Only one of the other two nodes receives inserts at all, and only to one table. It is not exhibiting the problem. The my.cnf there is the same, except for wsrep_node_name. All three nodes used the same template for the my.cnf to start, with only the minimal changes required made locally on each node. I’m not sure we’d be so lucky as to find a smoking gun by finding differences in config.

This database began life on RDS and got migrated to this cluster. I came into the project after that and am trying to make the database more supportable. There were a lot of things present that could certainly provoke bugs. Mixture of MyISAM and InnoDB. Mix of UTF8 and latin1, sometimes in the same table…

Running values from the three nodes match what is expected:

node1> show variables like ‘%auto_increment%’;
±-----------------------------±------+
| Variable_name | Value |
±-----------------------------±------+
| auto_increment_increment | 3 |
| auto_increment_offset | 2 |
| wsrep_auto_increment_control | ON |
±-----------------------------±------+

node2> show variables like ‘%auto_increment%’;
±-----------------------------±------+
| Variable_name | Value |
±-----------------------------±------+
| auto_increment_increment | 3 |
| auto_increment_offset | 3 |
| wsrep_auto_increment_control | ON |
±-----------------------------±------+

node3> show variables like ‘%auto_increment%’;
±-----------------------------±------+
| Variable_name | Value |
±-----------------------------±------+
| auto_increment_increment | 3 |
| auto_increment_offset | 1 |
| wsrep_auto_increment_control | ON |
±-----------------------------±------+

The auto_increment_increment setting values seem correctly set on the nodes.
Can you post an example (show create table…) of table that is always populated correctly (with increment of 3) and also table that is populated with increment of 1?
Are you absolutely sure that those “wrong” tables are only written from single node? I assume none of the cluster nodes is replicating any data from an async master?

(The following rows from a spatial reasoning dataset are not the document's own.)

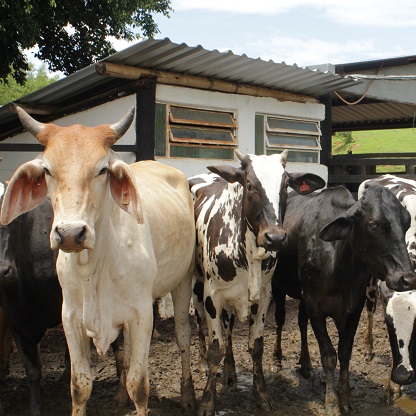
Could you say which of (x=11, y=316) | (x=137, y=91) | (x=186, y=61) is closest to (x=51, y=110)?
(x=137, y=91)

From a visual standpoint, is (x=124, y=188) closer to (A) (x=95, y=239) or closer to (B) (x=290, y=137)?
(A) (x=95, y=239)

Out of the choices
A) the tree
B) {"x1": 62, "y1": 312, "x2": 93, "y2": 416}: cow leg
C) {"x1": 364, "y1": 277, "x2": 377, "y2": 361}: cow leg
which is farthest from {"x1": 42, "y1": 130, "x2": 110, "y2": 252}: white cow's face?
the tree

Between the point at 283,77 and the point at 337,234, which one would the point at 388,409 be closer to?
the point at 337,234

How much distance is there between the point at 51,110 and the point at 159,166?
4000 millimetres

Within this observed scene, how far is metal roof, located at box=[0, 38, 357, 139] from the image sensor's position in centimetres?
686

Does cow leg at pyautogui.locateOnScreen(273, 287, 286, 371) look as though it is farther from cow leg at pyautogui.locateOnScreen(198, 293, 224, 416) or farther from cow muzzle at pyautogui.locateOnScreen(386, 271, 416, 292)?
cow muzzle at pyautogui.locateOnScreen(386, 271, 416, 292)

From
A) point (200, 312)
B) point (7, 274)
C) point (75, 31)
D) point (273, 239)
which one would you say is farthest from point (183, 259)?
point (75, 31)

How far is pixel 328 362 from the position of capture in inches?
185

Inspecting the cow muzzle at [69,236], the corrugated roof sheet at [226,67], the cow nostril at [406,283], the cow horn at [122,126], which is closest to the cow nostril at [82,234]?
the cow muzzle at [69,236]

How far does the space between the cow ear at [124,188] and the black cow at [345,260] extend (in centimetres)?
172

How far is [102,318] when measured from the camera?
3602 millimetres

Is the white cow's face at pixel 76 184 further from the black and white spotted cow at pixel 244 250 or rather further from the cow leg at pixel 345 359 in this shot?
the cow leg at pixel 345 359

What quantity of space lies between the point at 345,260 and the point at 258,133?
4614 millimetres

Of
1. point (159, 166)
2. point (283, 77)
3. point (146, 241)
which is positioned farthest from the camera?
point (283, 77)
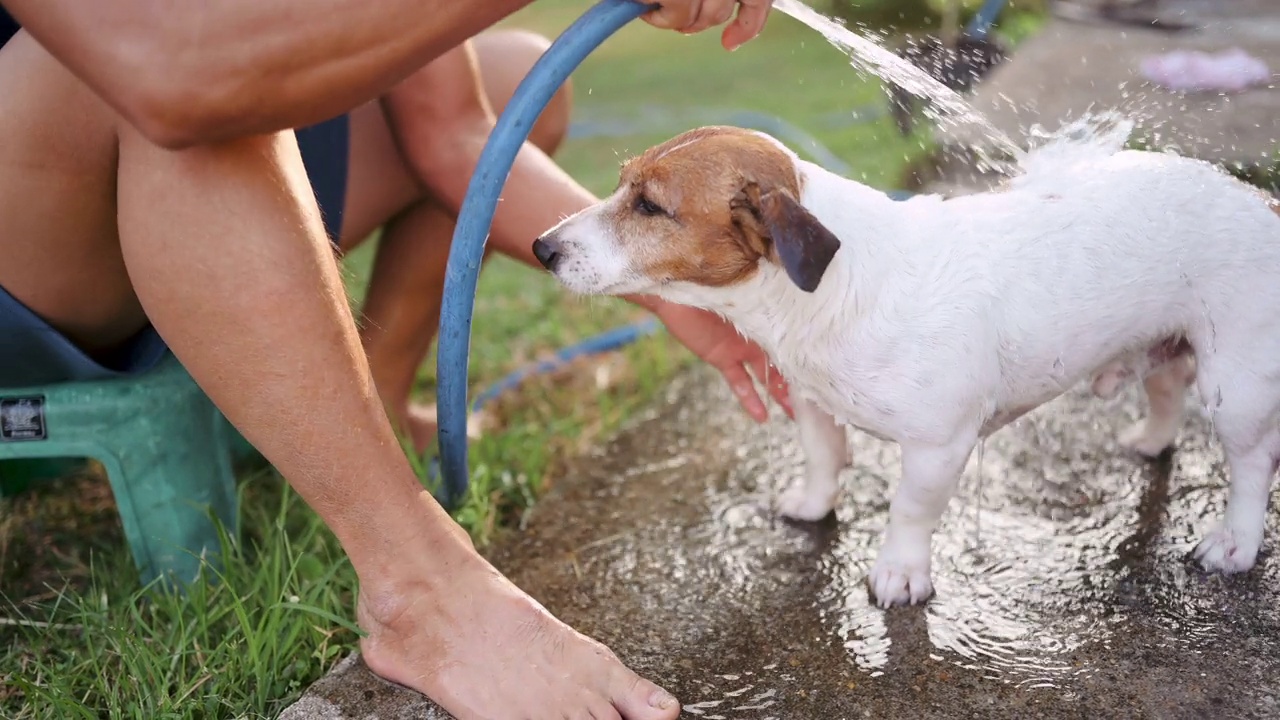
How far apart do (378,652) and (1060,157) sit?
170cm

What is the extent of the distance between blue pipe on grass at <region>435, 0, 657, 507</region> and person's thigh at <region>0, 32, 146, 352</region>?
1.96 feet

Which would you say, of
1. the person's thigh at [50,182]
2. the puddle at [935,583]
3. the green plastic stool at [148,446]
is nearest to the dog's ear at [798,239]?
the puddle at [935,583]

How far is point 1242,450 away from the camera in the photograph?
2.21 meters

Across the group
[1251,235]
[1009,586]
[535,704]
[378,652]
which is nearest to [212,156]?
[378,652]

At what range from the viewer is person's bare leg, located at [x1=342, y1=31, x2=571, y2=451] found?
2.65 metres

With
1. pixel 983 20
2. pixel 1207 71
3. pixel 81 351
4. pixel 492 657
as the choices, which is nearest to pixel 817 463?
pixel 492 657

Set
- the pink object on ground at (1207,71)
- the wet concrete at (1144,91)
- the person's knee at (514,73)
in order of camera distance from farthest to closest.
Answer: the pink object on ground at (1207,71), the wet concrete at (1144,91), the person's knee at (514,73)

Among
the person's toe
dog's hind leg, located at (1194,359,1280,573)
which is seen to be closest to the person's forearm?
the person's toe

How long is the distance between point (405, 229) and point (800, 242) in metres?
1.27

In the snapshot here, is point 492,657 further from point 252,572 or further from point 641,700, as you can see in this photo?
point 252,572

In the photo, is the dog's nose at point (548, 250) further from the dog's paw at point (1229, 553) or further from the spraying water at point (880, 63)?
the dog's paw at point (1229, 553)

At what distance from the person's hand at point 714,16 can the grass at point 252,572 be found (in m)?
0.85

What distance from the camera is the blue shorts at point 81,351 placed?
6.56ft

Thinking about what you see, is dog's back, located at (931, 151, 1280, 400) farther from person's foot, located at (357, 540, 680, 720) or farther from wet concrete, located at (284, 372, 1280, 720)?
person's foot, located at (357, 540, 680, 720)
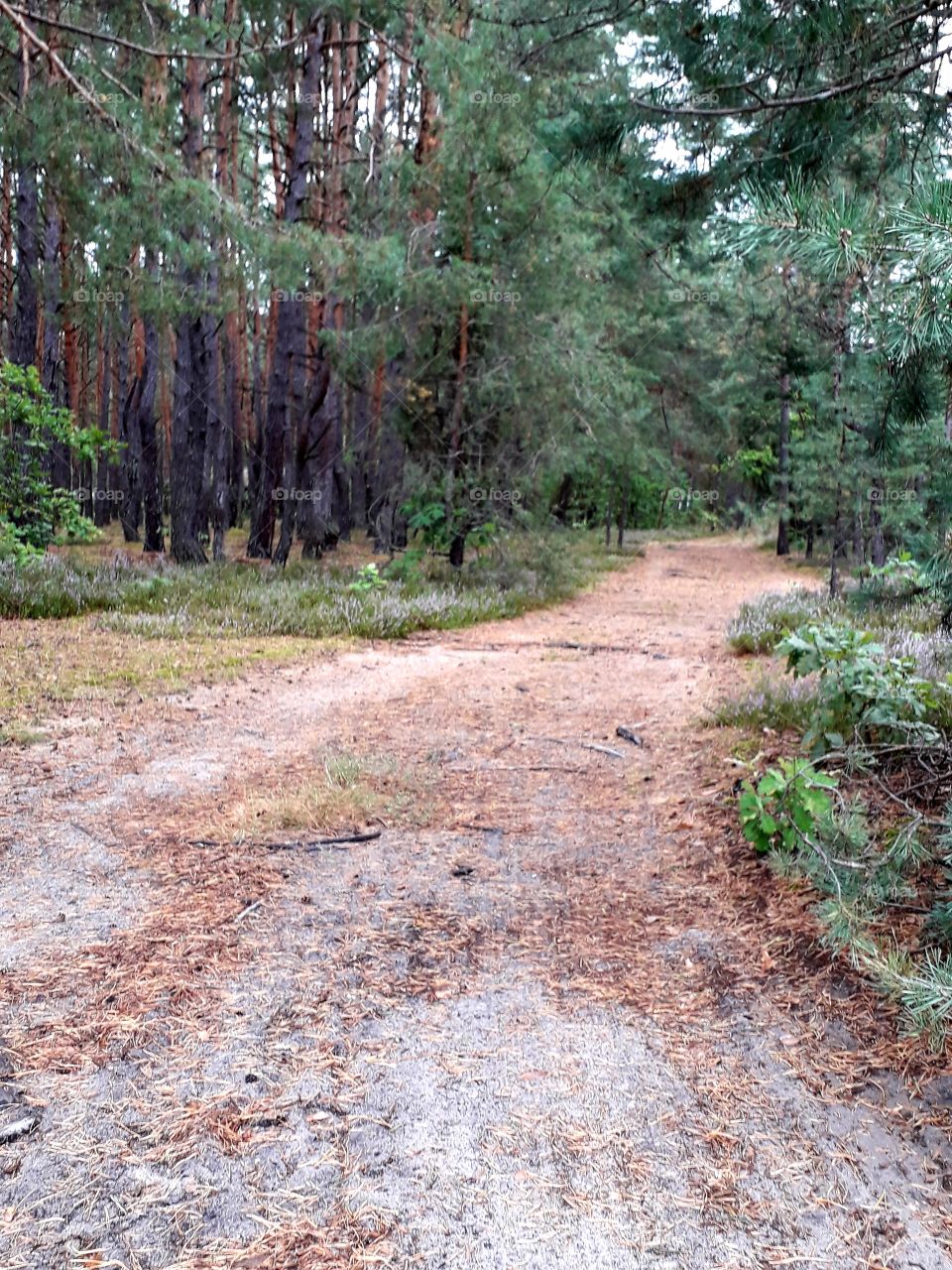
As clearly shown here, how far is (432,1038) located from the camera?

Figured out what is going on. As noted above, this database began life as an RDS instance. Many of the tables were populated there and have not had any new data inserted since. That explains why the existing data in their auto_increment columns increments by 1.

Increment by 3 is working on all tables that are currently receiving inserts. I got confused because we have two schemas with tables by the same name. As part of our release cycle, we were updating the schemas one by one, and I was looking at the wrong one. The one with recent inserts was behaving correctly. The other one hadn’t gotten an insert since the RDS days. Once it got the insert, it too shows the expected behavior.

Thanks for your help guys. One less mystery.